## SOURCE
— Start —

Thus, EWT reduces the cash actually released to the lessor, but it does not reduce the rental expense recognized if the lease charge is otherwise fixed by contract and invoiced.
B. VAT is part of the billing to the customer or lessee
VAT is different. Where the lease is VAT-subject, the lessor bills the lessee for:
- the rental charge, plus
- 12% VAT
So the invoice amount ordinarily consists of:
Rental base + VAT
The lessee pays the invoice, but because it is also a withholding agent, it may withhold EWT from the income payment portion using the applicable rules.
III. What “Rent” Means for Computation Purposes
For computation, “rent” may refer to different figures depending on context:
Base rent or stipulated rent The amount fixed in the contract before VAT
Gross rental billed Usually the base rent plus any amounts contractually treated as part of gross lease income, before withholding
VAT-inclusive amount The invoice total including 12% VAT
Net amount payable to the lessor The amount actually released after withholding EWT
Failure to identify which figure is being used is the main cause of mistakes.
IV. Philippine Rule on Expanded Withholding Tax on Rental Payments
Under Philippine withholding tax rules, rentals are among the income payments commonly subject to creditable withholding tax. The specific rate depends on the character of the property leased and the applicable withholding tax schedule under revenue regulations.
In day-to-day Philippine practice, the most commonly encountered case is:
- Rental of real property used in business, subject to 5% EWT, depending on the category and the applicable schedule
But not all lease situations are identical. The applicable rate may vary depending on the transaction and the current regulation. The legal method of computation, however, follows the same structure:
EWT is computed on the income payment subject to withholding, not on the amount after withholding.
In transactions where VAT also applies, the standard operating principle is that VAT is not itself the income of the lessor; it is a tax passed on to the buyer, lessee, or customer. For that reason, in ordinary withholding practice, EWT is computed on the rental amount exclusive of VAT.

— End —

## STATED PROBLEM
Copy the part of the rental tax passage above between "In transactions where" and "exclusive of VAT.", inclusive, and switch "lessor" to "landlord".

## GIVEN INFORMATION
— Start —

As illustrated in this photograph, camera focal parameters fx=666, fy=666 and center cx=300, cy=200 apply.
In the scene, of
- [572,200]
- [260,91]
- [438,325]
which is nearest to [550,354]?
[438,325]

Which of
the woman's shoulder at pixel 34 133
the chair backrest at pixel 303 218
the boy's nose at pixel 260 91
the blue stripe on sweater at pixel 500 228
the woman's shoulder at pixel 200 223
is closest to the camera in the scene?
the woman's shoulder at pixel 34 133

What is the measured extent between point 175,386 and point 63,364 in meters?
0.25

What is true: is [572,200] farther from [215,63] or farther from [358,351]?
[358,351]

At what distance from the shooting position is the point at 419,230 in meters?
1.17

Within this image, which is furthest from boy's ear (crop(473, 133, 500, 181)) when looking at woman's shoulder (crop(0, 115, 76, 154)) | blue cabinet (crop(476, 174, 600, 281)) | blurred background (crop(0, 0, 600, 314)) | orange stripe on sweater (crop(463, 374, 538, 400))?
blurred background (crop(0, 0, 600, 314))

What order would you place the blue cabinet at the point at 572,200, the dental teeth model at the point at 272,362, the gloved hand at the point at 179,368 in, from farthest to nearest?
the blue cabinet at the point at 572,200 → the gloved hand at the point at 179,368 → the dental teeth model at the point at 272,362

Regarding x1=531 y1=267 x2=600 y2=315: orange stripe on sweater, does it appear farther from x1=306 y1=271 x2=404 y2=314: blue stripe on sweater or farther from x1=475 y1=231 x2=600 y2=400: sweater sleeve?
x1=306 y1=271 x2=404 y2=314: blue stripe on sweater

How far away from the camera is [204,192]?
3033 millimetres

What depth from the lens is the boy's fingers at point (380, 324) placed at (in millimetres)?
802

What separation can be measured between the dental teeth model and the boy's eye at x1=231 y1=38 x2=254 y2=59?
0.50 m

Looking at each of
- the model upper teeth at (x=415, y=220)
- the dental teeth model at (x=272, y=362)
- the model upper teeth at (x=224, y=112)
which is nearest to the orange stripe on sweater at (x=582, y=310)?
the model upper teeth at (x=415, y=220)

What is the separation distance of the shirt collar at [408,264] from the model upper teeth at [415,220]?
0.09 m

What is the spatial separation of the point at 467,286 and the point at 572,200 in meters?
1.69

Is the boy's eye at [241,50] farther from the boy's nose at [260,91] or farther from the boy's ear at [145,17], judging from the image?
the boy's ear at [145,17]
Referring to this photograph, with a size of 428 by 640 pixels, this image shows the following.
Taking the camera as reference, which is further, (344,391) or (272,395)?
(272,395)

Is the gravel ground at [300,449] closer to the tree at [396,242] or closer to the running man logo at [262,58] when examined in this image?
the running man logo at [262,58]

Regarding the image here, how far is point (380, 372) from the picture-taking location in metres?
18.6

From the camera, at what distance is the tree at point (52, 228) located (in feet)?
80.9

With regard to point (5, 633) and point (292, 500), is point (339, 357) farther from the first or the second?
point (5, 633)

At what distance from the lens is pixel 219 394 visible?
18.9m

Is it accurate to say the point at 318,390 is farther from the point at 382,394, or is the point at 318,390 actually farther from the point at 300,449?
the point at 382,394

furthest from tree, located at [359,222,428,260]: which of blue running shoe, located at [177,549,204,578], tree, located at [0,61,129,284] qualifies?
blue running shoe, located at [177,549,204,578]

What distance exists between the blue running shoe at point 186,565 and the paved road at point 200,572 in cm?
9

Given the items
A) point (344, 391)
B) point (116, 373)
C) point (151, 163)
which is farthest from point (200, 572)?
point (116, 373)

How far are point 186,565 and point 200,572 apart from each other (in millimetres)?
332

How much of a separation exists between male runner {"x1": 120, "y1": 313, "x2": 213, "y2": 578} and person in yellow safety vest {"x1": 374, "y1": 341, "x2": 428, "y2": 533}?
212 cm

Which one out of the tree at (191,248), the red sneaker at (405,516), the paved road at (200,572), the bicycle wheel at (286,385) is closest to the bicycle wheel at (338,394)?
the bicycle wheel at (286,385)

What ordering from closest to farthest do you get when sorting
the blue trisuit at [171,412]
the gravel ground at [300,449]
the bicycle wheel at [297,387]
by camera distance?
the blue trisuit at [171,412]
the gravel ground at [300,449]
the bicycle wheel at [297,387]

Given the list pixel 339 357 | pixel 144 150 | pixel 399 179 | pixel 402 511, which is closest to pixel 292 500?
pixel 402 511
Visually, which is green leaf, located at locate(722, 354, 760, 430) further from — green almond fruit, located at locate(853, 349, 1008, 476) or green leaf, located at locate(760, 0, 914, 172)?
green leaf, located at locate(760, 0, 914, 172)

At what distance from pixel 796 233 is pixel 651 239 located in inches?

— End —

## EXERCISE RESULT
In transactions where VAT also applies, the standard operating principle is that VAT is not itself the income of the landlord; it is a tax passed on to the buyer, lessee, or customer. For that reason, in ordinary withholding practice, EWT is computed on the rental amount exclusive of VAT.